Venezia 70 – Moebius: recensione film (fuori concorso)

LA POETICA DEI RAPPORTI UMANI COME INTESA DA KIM KI-DUK LASCIA LO SPAZIO AD EFFERRATEZZE GRATUITE E APPARENTEMENTE SENZA SENSO

Capita che un regista dopo il successo di un’opera si adagi e decida col suo lavoro successivo di dedicarsi a un film diverso da quello precedente, andando in strade impervie a costo di deludere i fan: il peggiore caso è quello di Sorrentino che dopo il successo de Il divo ha deciso di lasciarsi andare completamente allo stile per un’opera fastidiosa come This must be the place. Kim Ki-Duk dopo il Leone d’oro ricevuto l’anno scorso per Pietà ha fatto un’operazione simile e difatti sembra quasi che il suo pensiero prima di fare questo film sia stato: Ora che i festival di tutto il mondo mi amano, posso fare quello che mi pare. Ed è solo così che si spiega il disastro Moebius.

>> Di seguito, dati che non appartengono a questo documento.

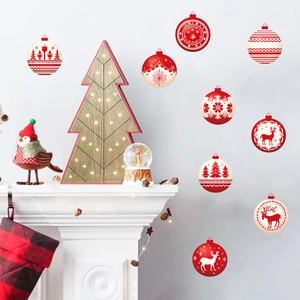 Rote Weihnachtliche Fensteraufkleber mit Rentier- und Schneeflockenmotiven im Set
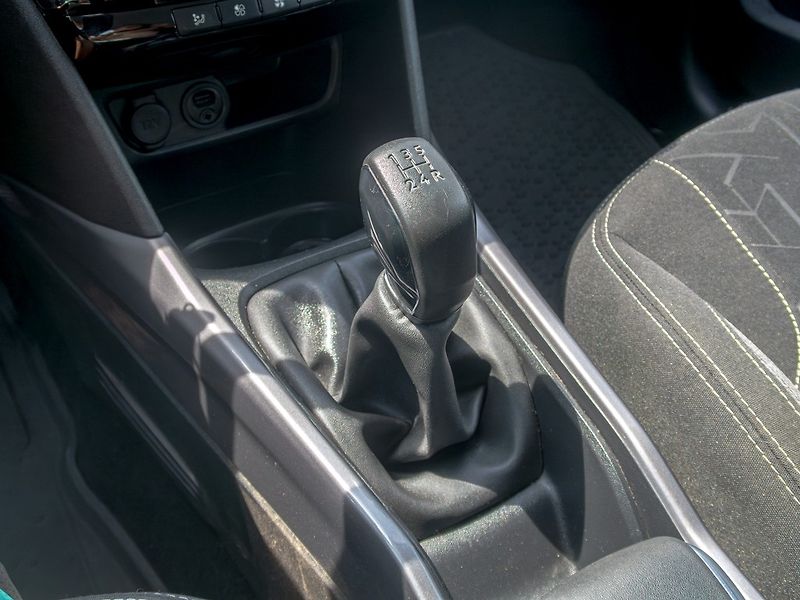 Peugeot 2008 (2017) ČR 1.2T 81KW – 88.359KM - fotka 26 z 51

Senza dilungarsi troppo nella storia (un rapporto extraconiugale di un uomo si ripercuote drammaticamente sul destino di una famiglia), il film sembra essere una fiera del cattivo gusto, tale da rendere Moebius il classico titolo scandaloso da Festival.  Ki-Duk, durante la sua carriera, è sempre stato a cavallo tra piccoli film intimisti e poetici che analizzassero le dinamiche dei rapporti umani e film più crudi in cui l’individuo si scontrava con la durezza della società che lo circonda. Con questo titolo l’autore coreano cerca di coniugare questi due universi, scegliendo per altro la strada di non scrivere alcun dialogo: il film è infatti interamente muto. Se tale opzione puo’ risultare all’inizio intrigante, ben presto si scopre che ciò a cui si assisterà per la prossima ora e mezza è una serie di quadretti in cui si alternano castrazioni, accoltellamenti, stupri di gruppo e chi più ne ha più ne metta, per il semplice gusto di mettere a disagio lo spettatore.

Il greco Miss Violence, visto sempre al Festival, sapeva essere duro, riuscendo anche ad esplorare una tematica interessante, come quella di una famiglia totalmente succube del padre, mettendo in mezzo anche il problema di un paese colpito da una profonda crisi, non solo economica. Qui invece tutto avviene senza un senso preciso e l’inserimento di una scena demenziale nell’arco di una storia senza alcuna speranza non puo’ che favorire quest’ipotesi. E uno non puo’ credere che uno che ieri era uno degli autori più apprezzati del cinema asiatico si sia ridotto così. Non è umanamente possibile.